OVH web hosting - two weeks review
Tuesday, February 26th, 2008Our tale of woe and drama commenced on the morning of Thursday the 5th February when we placed our order for a Superplan 08 + dedicated server. We were so naive, we thought the hardware spec, the bundled support services (vKVM, free technician time etc) and the much hyped ‘IP Failover’ mechanism were terrific - along with a quick setup time (1 hour) and IP geolocalisation. “Give us one of those!” we exalted. Sure enough, OVH processed our payment lickety quick and within a matter of hours we received our root login details from OVH support. It started out so well, little did we know that hell in all its firey glory awaited with baited breath.

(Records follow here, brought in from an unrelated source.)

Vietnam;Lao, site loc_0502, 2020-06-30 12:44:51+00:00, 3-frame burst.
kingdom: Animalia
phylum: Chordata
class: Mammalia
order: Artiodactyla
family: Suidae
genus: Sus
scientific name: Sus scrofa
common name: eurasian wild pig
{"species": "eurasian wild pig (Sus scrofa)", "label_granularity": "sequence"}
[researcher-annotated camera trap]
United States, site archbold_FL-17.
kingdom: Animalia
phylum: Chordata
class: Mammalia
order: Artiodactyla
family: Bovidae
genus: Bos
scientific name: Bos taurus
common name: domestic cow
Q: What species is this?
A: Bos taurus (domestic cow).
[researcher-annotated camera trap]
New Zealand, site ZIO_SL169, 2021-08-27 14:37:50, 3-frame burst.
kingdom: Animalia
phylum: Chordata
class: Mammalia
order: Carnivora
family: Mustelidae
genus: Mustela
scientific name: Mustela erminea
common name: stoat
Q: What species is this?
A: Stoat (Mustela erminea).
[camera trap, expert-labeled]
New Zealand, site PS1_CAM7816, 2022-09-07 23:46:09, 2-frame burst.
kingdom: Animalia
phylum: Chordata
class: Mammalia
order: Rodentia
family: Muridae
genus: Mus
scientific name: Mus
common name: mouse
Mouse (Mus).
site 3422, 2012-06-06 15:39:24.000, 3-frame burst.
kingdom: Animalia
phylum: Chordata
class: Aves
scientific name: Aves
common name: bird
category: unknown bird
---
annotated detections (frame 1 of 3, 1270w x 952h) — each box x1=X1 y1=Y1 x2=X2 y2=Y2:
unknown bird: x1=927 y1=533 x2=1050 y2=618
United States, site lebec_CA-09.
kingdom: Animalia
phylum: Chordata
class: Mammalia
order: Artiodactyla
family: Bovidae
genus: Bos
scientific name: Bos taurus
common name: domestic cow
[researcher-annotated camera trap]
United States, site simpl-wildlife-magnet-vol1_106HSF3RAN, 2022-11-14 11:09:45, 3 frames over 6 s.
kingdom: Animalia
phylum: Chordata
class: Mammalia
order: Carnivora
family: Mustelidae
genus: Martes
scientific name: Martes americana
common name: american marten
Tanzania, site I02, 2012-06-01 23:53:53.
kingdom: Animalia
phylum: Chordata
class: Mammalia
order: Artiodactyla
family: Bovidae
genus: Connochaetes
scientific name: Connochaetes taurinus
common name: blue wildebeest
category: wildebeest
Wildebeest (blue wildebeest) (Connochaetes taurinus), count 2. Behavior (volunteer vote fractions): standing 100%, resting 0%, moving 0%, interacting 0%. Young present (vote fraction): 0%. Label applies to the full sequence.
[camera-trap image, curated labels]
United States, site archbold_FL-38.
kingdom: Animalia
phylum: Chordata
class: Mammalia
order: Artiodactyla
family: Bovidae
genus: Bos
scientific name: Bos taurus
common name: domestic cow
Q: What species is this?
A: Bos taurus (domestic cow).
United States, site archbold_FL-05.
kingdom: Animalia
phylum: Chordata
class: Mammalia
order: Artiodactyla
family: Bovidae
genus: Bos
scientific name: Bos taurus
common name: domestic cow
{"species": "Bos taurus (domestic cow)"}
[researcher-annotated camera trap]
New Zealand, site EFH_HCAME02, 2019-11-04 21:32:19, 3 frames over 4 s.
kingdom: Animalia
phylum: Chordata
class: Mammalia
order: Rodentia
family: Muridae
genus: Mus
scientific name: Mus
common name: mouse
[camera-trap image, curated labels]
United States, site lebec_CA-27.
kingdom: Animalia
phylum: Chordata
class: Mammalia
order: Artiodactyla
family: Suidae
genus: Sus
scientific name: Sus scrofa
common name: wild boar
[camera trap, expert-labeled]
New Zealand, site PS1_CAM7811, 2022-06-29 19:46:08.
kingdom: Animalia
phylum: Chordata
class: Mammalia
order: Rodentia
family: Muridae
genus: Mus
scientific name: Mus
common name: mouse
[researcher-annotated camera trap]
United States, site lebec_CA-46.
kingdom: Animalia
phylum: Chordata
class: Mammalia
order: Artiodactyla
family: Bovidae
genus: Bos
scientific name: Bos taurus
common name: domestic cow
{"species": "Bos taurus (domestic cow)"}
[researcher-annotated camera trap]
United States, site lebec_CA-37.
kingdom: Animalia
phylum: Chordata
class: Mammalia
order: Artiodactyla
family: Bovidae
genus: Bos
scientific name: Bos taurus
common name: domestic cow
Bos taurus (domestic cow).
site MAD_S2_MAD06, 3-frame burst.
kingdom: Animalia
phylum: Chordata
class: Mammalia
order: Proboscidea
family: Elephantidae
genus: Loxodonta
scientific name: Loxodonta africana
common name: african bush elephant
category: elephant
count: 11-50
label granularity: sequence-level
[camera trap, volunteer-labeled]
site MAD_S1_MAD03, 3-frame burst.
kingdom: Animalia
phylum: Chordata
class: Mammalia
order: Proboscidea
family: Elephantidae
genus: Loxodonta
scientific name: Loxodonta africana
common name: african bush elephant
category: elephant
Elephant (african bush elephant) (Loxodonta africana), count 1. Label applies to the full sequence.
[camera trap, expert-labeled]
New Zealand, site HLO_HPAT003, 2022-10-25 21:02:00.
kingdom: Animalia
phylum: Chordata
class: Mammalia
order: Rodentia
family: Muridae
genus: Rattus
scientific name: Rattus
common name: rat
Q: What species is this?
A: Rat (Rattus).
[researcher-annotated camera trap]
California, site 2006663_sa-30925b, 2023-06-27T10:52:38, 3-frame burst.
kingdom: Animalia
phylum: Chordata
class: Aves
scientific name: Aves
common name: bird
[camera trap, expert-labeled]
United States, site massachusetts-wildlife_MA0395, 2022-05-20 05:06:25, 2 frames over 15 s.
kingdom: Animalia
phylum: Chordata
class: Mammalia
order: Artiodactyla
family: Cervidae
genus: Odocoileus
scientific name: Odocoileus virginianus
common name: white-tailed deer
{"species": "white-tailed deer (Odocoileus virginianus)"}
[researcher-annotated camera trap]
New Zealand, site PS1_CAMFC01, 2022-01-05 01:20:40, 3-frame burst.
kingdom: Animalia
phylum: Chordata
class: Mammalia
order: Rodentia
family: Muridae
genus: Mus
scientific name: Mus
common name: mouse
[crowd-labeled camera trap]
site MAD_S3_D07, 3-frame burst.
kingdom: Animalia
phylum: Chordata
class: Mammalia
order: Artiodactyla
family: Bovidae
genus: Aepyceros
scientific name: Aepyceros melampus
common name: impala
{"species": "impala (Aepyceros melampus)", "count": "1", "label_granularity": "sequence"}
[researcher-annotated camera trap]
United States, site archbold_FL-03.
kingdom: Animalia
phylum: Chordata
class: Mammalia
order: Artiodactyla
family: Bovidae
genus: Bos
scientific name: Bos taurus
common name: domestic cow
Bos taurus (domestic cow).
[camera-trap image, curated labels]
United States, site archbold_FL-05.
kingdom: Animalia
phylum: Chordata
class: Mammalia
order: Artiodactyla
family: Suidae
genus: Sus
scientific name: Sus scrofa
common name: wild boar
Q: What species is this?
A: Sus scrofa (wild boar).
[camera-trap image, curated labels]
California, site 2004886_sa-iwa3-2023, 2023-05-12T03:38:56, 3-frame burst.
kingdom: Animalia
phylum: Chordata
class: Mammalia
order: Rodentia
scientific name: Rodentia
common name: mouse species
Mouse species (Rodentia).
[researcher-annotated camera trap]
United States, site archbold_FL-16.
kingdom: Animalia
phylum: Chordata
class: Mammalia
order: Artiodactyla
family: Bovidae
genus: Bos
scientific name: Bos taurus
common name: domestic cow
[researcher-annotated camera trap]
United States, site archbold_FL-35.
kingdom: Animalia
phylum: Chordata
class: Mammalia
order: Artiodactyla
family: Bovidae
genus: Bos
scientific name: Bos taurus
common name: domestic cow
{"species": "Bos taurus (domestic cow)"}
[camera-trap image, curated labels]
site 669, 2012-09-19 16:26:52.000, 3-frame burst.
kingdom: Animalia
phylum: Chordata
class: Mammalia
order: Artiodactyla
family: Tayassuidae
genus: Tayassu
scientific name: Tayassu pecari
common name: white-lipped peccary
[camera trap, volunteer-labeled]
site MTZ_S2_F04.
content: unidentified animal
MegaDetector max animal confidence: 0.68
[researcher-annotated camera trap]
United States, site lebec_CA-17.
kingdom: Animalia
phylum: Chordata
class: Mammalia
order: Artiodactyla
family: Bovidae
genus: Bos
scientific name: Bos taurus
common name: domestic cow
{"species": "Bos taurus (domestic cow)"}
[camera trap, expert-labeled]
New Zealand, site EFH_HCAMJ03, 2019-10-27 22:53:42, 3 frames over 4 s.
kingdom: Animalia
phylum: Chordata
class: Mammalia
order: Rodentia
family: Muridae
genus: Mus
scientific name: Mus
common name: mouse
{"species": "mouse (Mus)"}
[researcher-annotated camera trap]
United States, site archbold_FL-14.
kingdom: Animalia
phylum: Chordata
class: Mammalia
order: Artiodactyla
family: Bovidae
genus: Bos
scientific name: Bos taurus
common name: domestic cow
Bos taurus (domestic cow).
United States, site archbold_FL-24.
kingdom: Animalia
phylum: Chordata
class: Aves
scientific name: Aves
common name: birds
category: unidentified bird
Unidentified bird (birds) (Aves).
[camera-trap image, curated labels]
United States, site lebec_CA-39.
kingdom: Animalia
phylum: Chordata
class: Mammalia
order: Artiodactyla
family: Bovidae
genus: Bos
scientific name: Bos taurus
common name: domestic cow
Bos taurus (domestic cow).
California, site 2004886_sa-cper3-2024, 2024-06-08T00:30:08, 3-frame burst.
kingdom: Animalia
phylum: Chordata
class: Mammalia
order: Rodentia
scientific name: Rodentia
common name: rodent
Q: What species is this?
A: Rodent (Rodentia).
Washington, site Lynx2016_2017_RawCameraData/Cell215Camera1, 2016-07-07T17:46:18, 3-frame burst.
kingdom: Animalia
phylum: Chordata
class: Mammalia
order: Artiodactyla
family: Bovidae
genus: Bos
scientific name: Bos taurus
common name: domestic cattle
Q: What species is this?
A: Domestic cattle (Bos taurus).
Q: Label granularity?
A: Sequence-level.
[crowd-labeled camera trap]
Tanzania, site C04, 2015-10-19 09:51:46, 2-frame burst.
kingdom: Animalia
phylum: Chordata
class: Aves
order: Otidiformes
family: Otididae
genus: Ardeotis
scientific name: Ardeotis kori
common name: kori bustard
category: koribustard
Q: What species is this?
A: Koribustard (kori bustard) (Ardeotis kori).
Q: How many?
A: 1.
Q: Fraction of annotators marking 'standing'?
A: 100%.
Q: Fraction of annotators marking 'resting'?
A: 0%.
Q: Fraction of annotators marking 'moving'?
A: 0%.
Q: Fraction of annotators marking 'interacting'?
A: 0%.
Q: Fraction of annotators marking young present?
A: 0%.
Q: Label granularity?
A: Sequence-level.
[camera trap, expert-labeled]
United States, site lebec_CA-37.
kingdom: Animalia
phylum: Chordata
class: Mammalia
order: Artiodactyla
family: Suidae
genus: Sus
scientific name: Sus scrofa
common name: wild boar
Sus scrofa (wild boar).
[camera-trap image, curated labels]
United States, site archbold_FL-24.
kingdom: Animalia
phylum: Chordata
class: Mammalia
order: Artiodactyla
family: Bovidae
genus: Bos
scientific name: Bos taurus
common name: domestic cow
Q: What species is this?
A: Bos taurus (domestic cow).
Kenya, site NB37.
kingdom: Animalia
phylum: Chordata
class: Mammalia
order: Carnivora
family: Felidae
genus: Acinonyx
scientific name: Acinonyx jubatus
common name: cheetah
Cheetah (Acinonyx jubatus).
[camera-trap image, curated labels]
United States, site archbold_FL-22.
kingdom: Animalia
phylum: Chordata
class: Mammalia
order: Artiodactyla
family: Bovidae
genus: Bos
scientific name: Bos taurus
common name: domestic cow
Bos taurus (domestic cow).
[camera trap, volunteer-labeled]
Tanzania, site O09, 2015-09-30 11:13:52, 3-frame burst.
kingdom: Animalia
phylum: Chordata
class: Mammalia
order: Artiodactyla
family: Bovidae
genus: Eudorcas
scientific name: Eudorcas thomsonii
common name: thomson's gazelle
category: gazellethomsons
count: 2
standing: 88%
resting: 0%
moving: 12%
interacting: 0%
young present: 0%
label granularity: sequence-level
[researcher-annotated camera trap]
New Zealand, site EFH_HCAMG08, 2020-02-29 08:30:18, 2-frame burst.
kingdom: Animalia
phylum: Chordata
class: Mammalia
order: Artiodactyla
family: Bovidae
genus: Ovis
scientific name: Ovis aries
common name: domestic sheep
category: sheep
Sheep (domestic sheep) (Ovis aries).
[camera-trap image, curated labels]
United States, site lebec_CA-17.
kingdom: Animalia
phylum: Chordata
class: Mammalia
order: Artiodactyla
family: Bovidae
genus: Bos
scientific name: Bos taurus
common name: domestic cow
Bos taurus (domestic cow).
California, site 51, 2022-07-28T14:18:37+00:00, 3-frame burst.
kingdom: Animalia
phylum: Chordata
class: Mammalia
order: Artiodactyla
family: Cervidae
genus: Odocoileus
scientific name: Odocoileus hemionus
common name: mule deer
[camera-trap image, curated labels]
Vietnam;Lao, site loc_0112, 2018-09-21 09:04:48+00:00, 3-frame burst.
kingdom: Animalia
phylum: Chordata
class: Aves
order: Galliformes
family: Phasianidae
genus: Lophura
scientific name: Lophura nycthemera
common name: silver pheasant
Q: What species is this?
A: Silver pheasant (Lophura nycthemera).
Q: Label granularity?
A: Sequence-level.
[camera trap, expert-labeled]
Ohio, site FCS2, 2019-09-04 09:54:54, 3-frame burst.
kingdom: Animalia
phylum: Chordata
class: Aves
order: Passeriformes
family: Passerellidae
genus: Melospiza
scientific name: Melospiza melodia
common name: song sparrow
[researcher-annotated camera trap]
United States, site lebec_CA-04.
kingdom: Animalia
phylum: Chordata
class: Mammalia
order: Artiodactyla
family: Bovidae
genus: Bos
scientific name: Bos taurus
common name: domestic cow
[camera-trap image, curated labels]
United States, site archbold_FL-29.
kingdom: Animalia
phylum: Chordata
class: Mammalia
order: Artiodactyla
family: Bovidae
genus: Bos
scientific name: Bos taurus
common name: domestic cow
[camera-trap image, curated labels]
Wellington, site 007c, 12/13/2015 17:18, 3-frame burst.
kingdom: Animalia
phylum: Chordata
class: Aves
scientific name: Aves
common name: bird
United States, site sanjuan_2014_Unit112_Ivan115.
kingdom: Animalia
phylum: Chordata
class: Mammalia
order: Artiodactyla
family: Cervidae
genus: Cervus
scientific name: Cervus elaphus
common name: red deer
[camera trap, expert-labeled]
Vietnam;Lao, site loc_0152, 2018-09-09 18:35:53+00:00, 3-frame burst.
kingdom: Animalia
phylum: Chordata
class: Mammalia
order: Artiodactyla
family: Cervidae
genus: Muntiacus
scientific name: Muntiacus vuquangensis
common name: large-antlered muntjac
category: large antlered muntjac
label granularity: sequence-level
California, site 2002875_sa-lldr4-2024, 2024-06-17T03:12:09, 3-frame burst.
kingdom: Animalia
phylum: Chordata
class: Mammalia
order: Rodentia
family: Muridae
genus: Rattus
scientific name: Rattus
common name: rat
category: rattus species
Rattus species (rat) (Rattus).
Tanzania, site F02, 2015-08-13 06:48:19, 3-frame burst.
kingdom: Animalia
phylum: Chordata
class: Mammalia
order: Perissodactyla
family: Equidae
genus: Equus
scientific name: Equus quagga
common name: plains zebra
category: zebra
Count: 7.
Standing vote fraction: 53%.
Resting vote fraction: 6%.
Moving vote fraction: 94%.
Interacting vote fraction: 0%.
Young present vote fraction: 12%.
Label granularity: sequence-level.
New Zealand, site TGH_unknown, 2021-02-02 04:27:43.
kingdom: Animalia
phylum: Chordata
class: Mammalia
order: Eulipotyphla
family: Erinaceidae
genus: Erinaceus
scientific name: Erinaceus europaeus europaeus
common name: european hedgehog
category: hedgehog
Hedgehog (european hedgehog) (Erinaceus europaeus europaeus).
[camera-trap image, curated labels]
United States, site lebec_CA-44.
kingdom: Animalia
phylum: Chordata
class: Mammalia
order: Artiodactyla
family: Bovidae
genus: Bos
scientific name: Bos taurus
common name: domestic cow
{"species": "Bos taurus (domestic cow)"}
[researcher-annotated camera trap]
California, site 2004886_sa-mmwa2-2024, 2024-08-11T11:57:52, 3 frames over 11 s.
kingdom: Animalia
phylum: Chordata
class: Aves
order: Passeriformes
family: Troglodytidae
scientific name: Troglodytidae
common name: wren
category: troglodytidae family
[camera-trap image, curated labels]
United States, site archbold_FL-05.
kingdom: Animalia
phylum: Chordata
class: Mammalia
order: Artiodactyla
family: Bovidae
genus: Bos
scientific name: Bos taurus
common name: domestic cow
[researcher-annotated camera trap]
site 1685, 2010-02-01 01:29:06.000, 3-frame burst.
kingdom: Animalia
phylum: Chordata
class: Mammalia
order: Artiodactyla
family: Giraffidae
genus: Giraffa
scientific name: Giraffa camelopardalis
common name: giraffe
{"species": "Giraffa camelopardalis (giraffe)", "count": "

Our plans for this particular server involved having several virtual machines (VMware) running on the server, performing different tasks, one was to be a webserver, the other a mailserver while the host machine was to be a DNS nameserver. We immediately set about installing VMware Server, however we came across a rather ugly error. VMware refused to compile because the version of gcc used to compile the running kernel was version 3.* while the version installed on the server was v4.4.*. We’d never come across this, in all our RHCE’ing days, VMware actually managed to compile pretty much ok on all servers / hardware we’d ever used. So we checked the kernel and found we were running a ‘made-in-OVH’ kernel, basically a custom built kernel compiled by OVH themselves, this must be the much-famed ‘NetBoot’ system. We were under the impression that the ‘Net-Boot’ system was a rescue system which allowed the server to be booted into a functional kernel (albeit an OVH kernel) without the need to go directly into a rescue kernel.